Opinión | Dulce jueves

Puede pasar aquí

Incluso los líderes que pretenden actuar desde el lado del bien pueden destruir la democracia

Ilustración de Leonard Beard

Ilustración de Leonard Beard

Un demagogo populista se presenta a las elecciones, y quizá las gana, prometiendo poner fin a un sistema corrupto, rescatar a la nación de su decadencia y devolverle su esencia perdida o su grandeza. Nos empieza a sonar hoy familiar y nada remota esta historia en Europa con el avance de la ultraderecha. Quizá porque Estados Unidos nunca cayó en la tentación autoritaria, sus novelistas lo imaginaron. Si leemos hoy esas novelas, sus protagonistas nos parecen modelos de líderes que tenemos muy cerca.

El mejor título lo puso Sinclair Lewis en los años treinta, Eso no puede pasar aquí. Lo que no podía pasar era un fascismo basado en la violencia, la xenofobia, el nacionalismo y la manipulación de las masas. Un líder sin partido de retórica incendiaria gana las elecciones y destruye la democracia desde dentro con tácticas populistas que explotan el miedo y el resentimiento de las clases desfavorecidas. «El poder no necesita excusas» es su lema. En aquel tiempo, todavía resultaba verosímil que un periodista simbolizara la resistencia de los ciudadanos en nombre de la libertad frente al líder, presunta voz del pueblo, aprendiz de dictador, maestro de ideas idiotas.

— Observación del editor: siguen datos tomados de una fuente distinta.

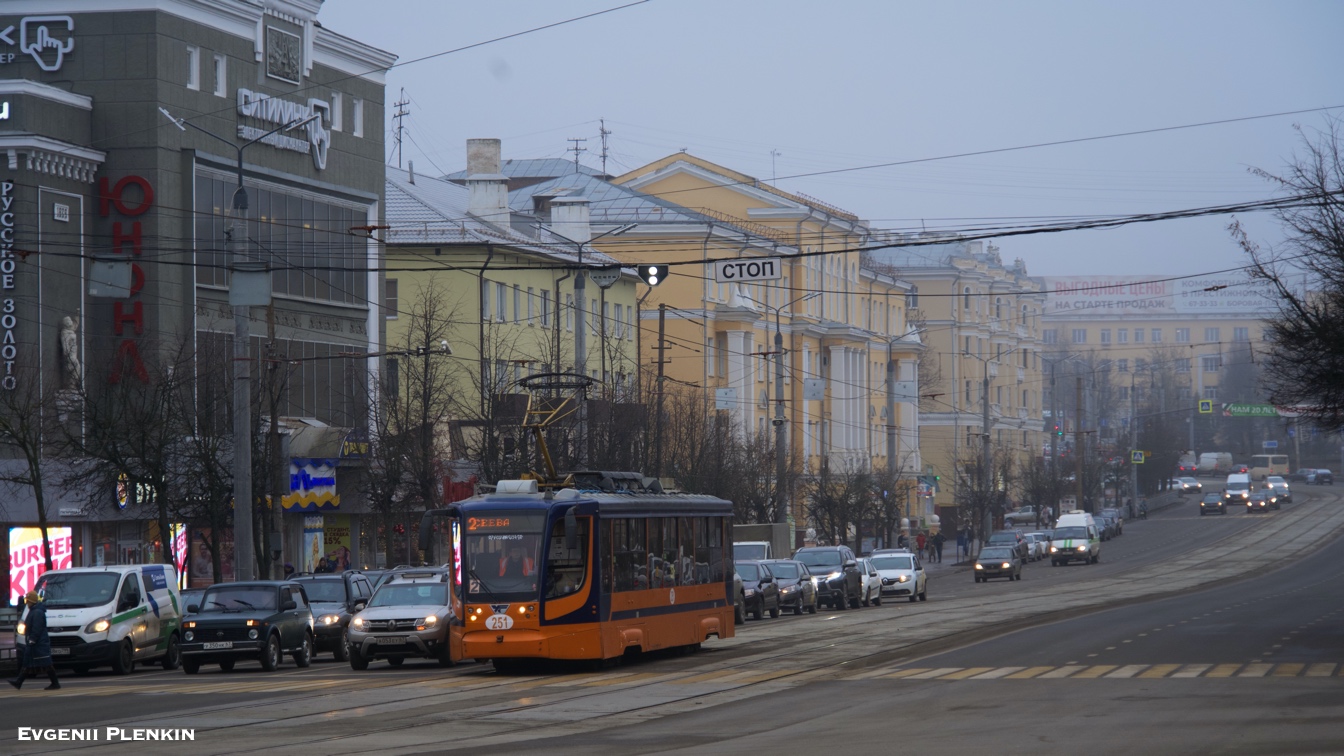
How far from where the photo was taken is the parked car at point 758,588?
41844 millimetres

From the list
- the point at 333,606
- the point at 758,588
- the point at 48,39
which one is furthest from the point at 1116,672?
the point at 48,39

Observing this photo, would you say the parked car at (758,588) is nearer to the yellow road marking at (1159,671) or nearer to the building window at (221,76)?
the yellow road marking at (1159,671)

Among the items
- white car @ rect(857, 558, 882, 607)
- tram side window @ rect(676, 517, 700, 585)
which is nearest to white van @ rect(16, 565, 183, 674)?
tram side window @ rect(676, 517, 700, 585)

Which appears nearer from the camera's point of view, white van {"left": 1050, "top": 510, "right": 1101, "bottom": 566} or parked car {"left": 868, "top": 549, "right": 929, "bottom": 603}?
parked car {"left": 868, "top": 549, "right": 929, "bottom": 603}

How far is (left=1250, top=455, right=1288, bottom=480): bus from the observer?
141 m

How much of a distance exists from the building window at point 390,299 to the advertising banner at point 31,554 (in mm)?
18698

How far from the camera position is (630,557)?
82.7 feet

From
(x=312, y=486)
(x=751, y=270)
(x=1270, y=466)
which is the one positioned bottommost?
(x=1270, y=466)

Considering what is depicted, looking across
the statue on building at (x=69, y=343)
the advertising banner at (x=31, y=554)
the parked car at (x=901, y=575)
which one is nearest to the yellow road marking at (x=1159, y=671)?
the advertising banner at (x=31, y=554)

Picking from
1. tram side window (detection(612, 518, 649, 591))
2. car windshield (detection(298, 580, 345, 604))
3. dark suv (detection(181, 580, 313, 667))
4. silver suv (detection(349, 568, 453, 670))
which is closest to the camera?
tram side window (detection(612, 518, 649, 591))

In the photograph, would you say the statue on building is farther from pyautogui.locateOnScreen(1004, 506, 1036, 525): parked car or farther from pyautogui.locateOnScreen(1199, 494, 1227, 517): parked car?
pyautogui.locateOnScreen(1199, 494, 1227, 517): parked car

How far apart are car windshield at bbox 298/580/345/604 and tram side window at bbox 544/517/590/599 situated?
29.7ft

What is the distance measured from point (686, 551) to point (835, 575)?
21691 millimetres

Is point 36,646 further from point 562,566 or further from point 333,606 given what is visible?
point 333,606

En La conjura contra América el héroe del lado oscuro es Charles Lindbergh, el aviador con simpatías pro-nazis que aprovecha su inmensa popularidad para disputarle los votos a Roosevelt en 1940. Philip Roth imagina qué hubiera sido de su país de haber ganado. La lección para el presente es el peligro del culto a la personalidad de líderes carismáticos que se rodean de mediocres dispuestos a aplaudir y jalear cualquier palabra que salga de su boca.

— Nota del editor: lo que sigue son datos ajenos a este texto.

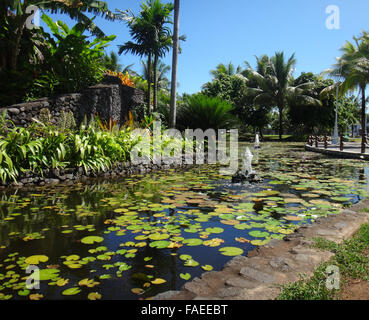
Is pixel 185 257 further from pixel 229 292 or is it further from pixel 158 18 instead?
pixel 158 18

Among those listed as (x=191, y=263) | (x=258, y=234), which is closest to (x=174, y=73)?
(x=258, y=234)

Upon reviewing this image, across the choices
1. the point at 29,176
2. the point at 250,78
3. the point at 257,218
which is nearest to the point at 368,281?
the point at 257,218

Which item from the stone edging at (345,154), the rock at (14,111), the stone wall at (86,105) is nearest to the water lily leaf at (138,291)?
the stone wall at (86,105)

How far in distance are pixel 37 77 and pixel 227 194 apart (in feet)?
26.1

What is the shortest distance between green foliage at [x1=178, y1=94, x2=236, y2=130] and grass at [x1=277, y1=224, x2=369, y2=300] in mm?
8807

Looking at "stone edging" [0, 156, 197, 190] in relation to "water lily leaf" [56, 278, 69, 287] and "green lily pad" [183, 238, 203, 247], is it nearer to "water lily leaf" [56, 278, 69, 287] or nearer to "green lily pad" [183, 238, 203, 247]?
"green lily pad" [183, 238, 203, 247]

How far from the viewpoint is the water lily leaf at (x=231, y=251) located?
263 centimetres

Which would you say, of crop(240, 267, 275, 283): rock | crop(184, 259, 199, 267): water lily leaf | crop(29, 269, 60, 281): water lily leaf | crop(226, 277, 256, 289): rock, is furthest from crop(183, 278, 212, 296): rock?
crop(29, 269, 60, 281): water lily leaf

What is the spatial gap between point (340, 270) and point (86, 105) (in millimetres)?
9393

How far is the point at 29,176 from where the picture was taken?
227 inches

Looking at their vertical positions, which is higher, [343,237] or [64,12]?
[64,12]

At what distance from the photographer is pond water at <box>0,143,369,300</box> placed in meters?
2.16

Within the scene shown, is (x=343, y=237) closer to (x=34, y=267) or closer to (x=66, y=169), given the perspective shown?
(x=34, y=267)
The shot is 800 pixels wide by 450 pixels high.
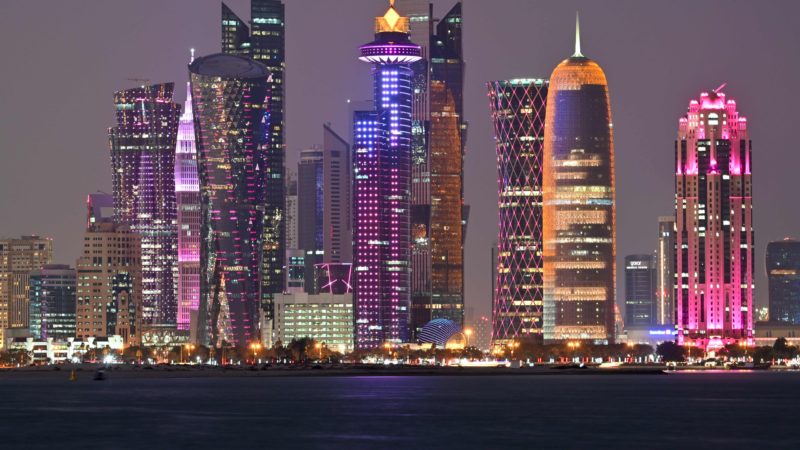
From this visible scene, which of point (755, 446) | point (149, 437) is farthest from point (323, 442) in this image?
point (755, 446)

La novela que yo prefiero es Todos los hombres del rey, de Robert Penn Warren. Me parece la más compleja por la forma en que profundiza sobre las pasiones que están detrás de comportamientos humanos que el poder desata, da igual que estemos en democracia o dictadura, lo que nos recuerda la fragilidad de cualquier sistema. Una vez más, el líder es un político populista que va ganando apoyos con la promesa de luchar contra la corrupción y ayudar a los pobres. Sin embargo, al conquistar el poder, se convierte en un líder autoritario para quien el fin justifica los medios. Junto a su inseparable asesor de comunicación que le susurra en la sombra («¡Hazles reír, hazles llorar, despierta su interés, no importa cómo ni acerca de qué. Diles lo primero que se te ocurra, di cualquier cosa, pero no intentes conseguir que piensen!»), el chapoteo en el fango, sin límites éticos ni legales, muestra cómo el poder absoluto corrompe absolutamente. Aparte de lo del fango y de la responsabilidad de los asesores de comunicación, esta historia nos hace reflexionar sobre algo que nos pilla de cerca. Incluso los líderes que pretenden actuar desde el lado del bien o, como se dice ahora, desde el lado correcto de la historia, pueden destruir la democracia y los principios sobre los que se basa una sociedad libre.

Todas estas historias sirven como advertencia sobre la fragilidad de las democracias y la necesidad de una ciudadanía vigilante y comprometida para protegerlas de líderes que prometen el cielo mientras nos hacen caminar ya hacia el infierno. Solo la conservación del espíritu crítico con el poder nos mantiene a salvo.